▶ **Written request A**:
In the LSTM autoencoder article, rewrite the part that opens with "LSTM Autoencoder: An" and closes with "that doesn’t fit.", swapping "Striim Labs" for "Striim Research".
▶ **Written request B**:
Carry on the LSTM autoencoder article from its last sentence.

▶ **Source passage**:
LSTM Autoencoder: An AI Prototype for Anomaly Detection

This is the first AI Prototype in our anomaly detection series from Striim Labs. We start with the LSTM autoencoder, a model that learns the rhythm of your data and flags anything that doesn’t fit.

Ready to dive in with LSTM? Click here to jump into the Github repo and test the prototype for yourself! Got questions? Reach out to us at striimlabs@striim.com

Detecting Anomalies in Streaming Time Series Data

As we announced recently, we’re excited to introduce Striim Labs: an applied research group focused on delivering working “AI Prototypes” at the intersection of AI/ML and real-time data streaming. To kick things off, we’ll be sharing a prototype model LSTM autoencoder, the first in our series on anomaly detection. The prototype is based on the EncDec-AD architecture from Malhotra et al. (2016), “LSTM-based Encoder-Decoder for Multi-Sensor Anomaly Detection.” This paper was one of the first to show that an LSTM encoder-decoder trained only on normal data could reliably detect anomalies through reconstruction error alone. To this day it remains the baseline that nearly every new anomaly detection paper benchmarks against. We chose it as our starting point for the same reason, it’s the most intuitive approach, it performs well on data with strong periodic patterns, and it gives us a clear foundation to build on as the series progresses into more sophisticated techniques. Let’s dig into the model, the problem it solves, and the AI Prototype you can deploy in your own environment.

▶ **Data block**:
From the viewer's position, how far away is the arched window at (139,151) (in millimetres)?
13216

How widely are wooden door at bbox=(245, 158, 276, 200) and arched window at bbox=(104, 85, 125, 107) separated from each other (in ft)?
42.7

▶ **Right answer A**:
LSTM Autoencoder: An AI Prototype for Anomaly Detection

This is the first AI Prototype in our anomaly detection series from Striim Research. We start with the LSTM autoencoder, a model that learns the rhythm of your data and flags anything that doesn’t fit.

▶ **Right answer B**:
The Problem: Finding Needles in a Haystack of Data

Every business generates streams of data such as transaction volumes, server metrics, customer activity, sensor readings. Most of the time, the data follows predictable patterns, such as when retail spend spikes during the holidays and taxi demand surges at rush hour. But occasionally, something unexpected happens, whether an unexpected weather event or an unforeseen incident. These events are rare, unpredictable, and often costly. Traditional rule based systems require you to define what “abnormal” means upfront, such as “flag any transaction over $10,000” or “alert if CPU exceeds 90% usage”. But the most dangerous anomalies are the ones you haven’t thought of yet. What if, instead of defining every possible anomaly, we could teach a model what “normal” looks like, and simply let it flag anything else? That’s exactly what an LSTM autoencoder does.

Why LSTM?

The “LSTM” in the name stands for Long Short-Term Memory, a type of neural network that can remember context over long sequences. This matters because a single data point means very different things depending on when it occurs.

At 3 AM, 5,000 passengers is high. Something unusual might be happening.
At 5 PM, 5,000 passengers is low. Rush hour should be much busier.

A simple model that looks at each data point in isolation would miss this context. The LSTM reads the entire sequence and understands the position of each value within the broader pattern. It knows what Monday morning looks like versus Saturday night, and it knows when a value is normal for its time slot versus when it’s an outlier.

The Copycat Test

The core idea behind an autoencoder is surprisingly intuitive. Think of it like a game of telephone.

You play a song for someone (feed data into the model)
They listen and try to memorize it (the model compresses the data)
They hum it back to you (the model reconstructs the data)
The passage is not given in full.